Give back, word for word, everything in the surjection proof text from "Now user524154 worked" down to "is an injection.".

> [Text extract]

########

Now user524154 worked on the other half and stated that (*) could be handled in exactly the same way. Well, there are some subtleties when using that technique.

Proposition: For all $n \ge 0$ and sets $A$ and $B$,
$\quad \quad \quad \quad \quad$ if $n = |A| = |B|$ and $f: A \to B$ is a surjection then $f$ is an injection.
Proof by induction:
For the base case $n = 0$ there is exactly one function, the empty graph mapping $A = \emptyset$ to $B = \emptyset$, and it is vacuously a bijection.
Step case: Assume the proposition is true for $n = k$. If $k = 0$ then the proposition holds for $n = k + 1 = 1$, since the (unique) function mapping one singleton set $A$ to another singleton set $B$ must be a bijection.

########

> [Raw records]

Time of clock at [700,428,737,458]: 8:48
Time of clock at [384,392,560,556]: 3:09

########

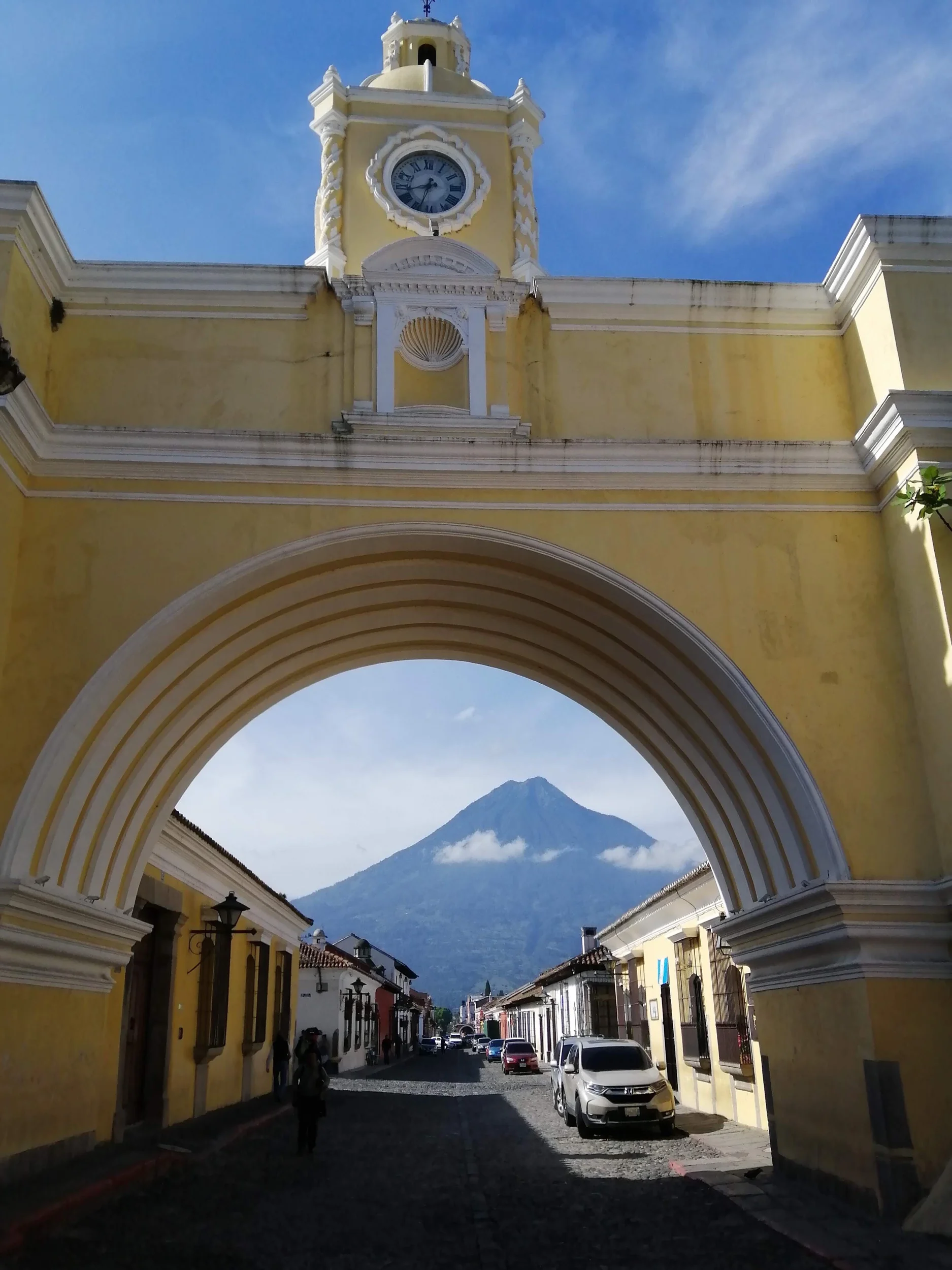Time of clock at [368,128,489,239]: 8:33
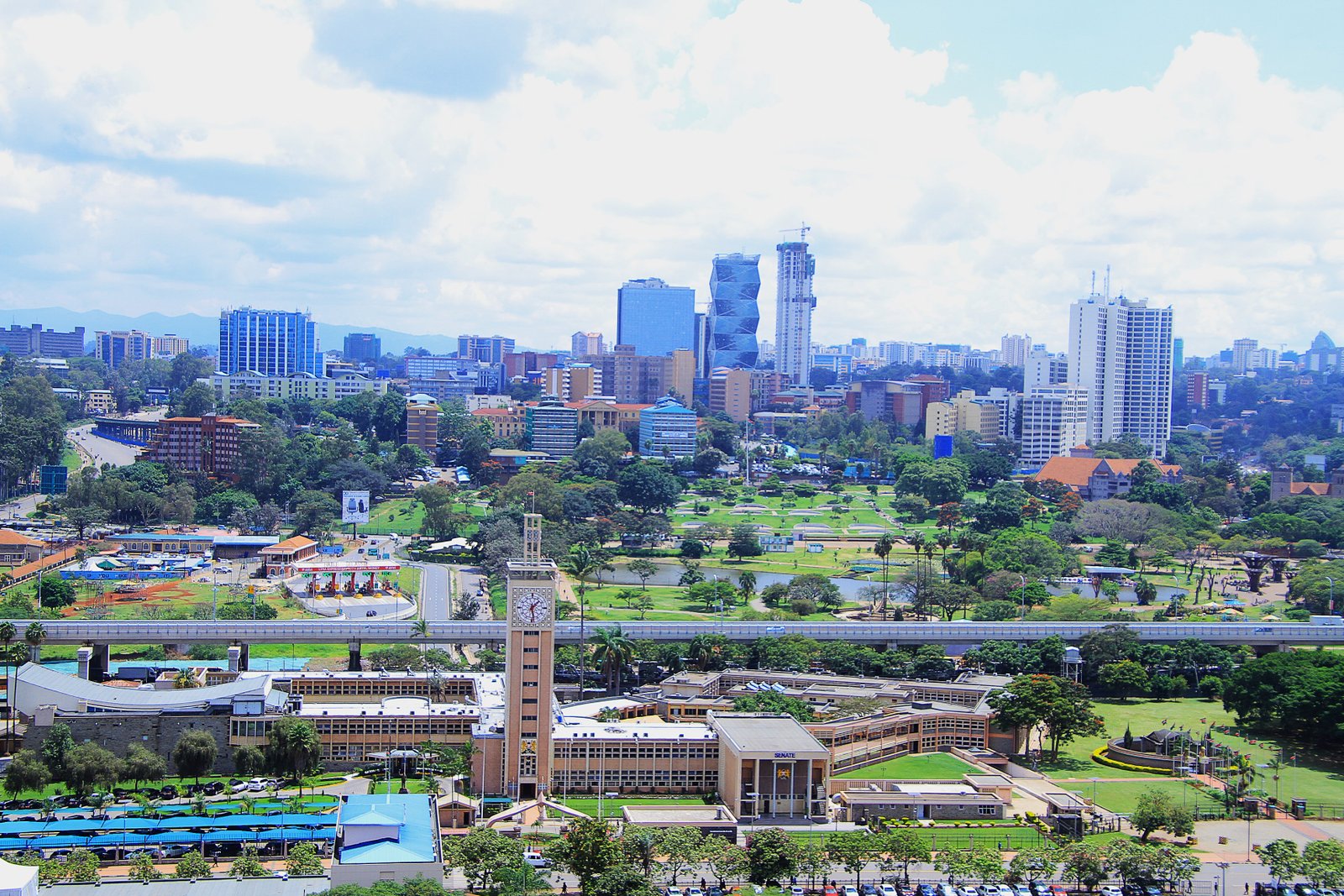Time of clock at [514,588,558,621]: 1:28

########

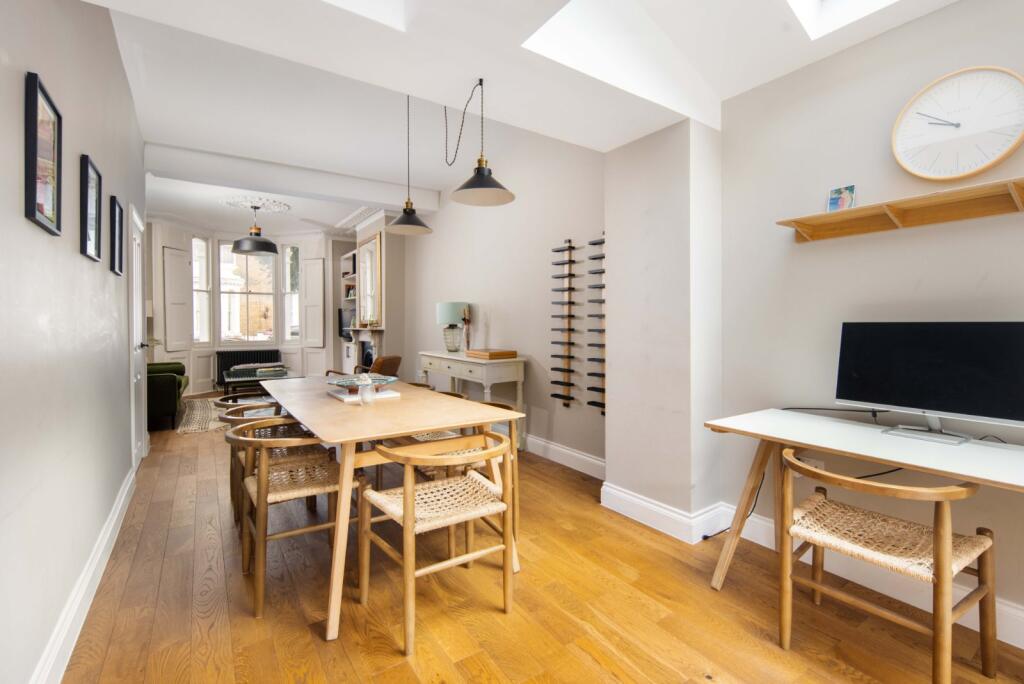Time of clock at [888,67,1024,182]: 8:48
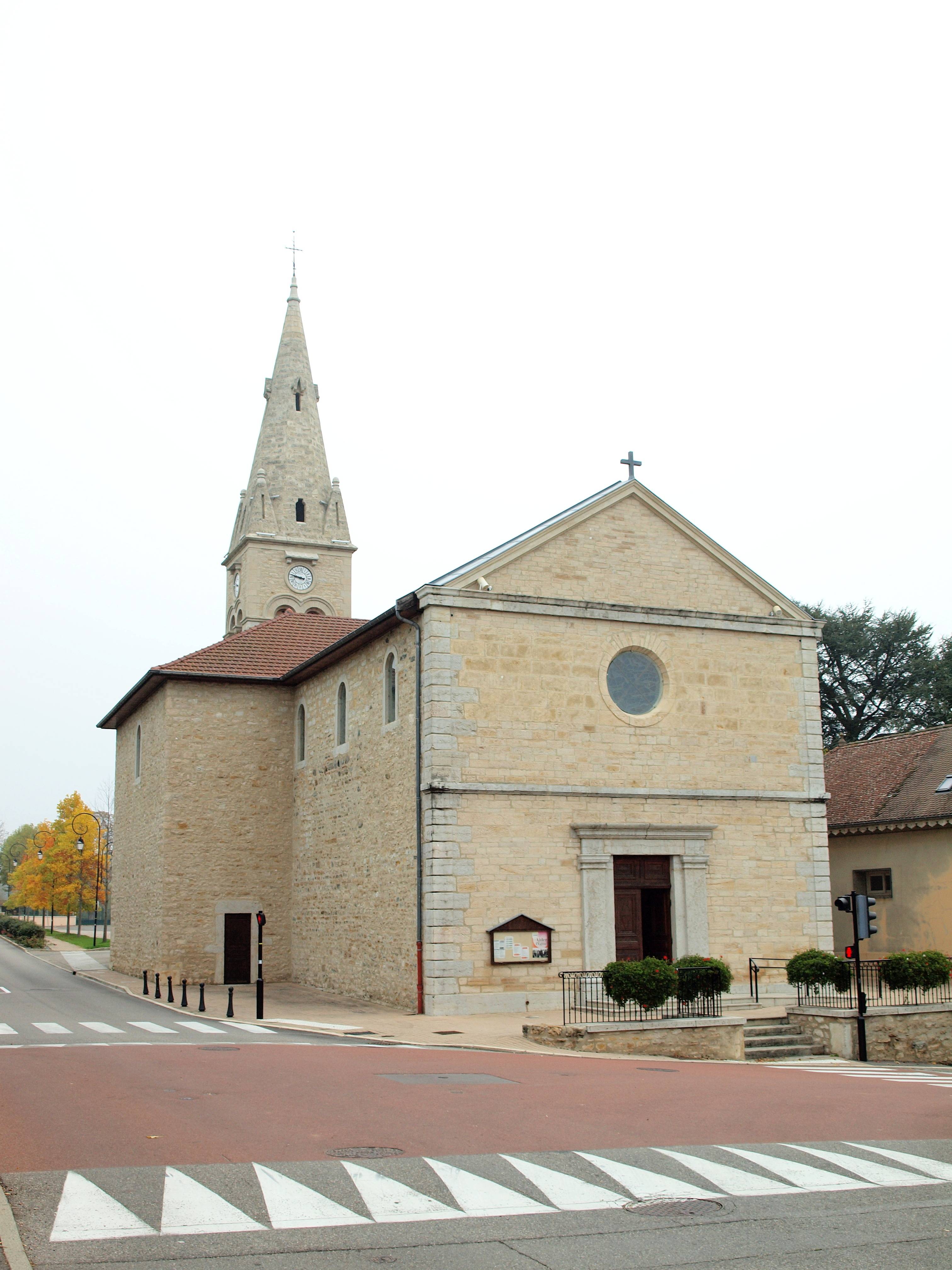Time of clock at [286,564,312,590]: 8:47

########

> [Finished answer]
Now user524154 worked on the other half and stated that (*) could be handled in exactly the same way. Well, there are some subtleties when using that technique.

Proposition: For all $n \ge 0$ and sets $A$ and $B$,
$\quad \quad \quad \quad \quad$ if $n = |A| = |B|$ and $f: A \to B$ is a surjection then $f$ is an injection.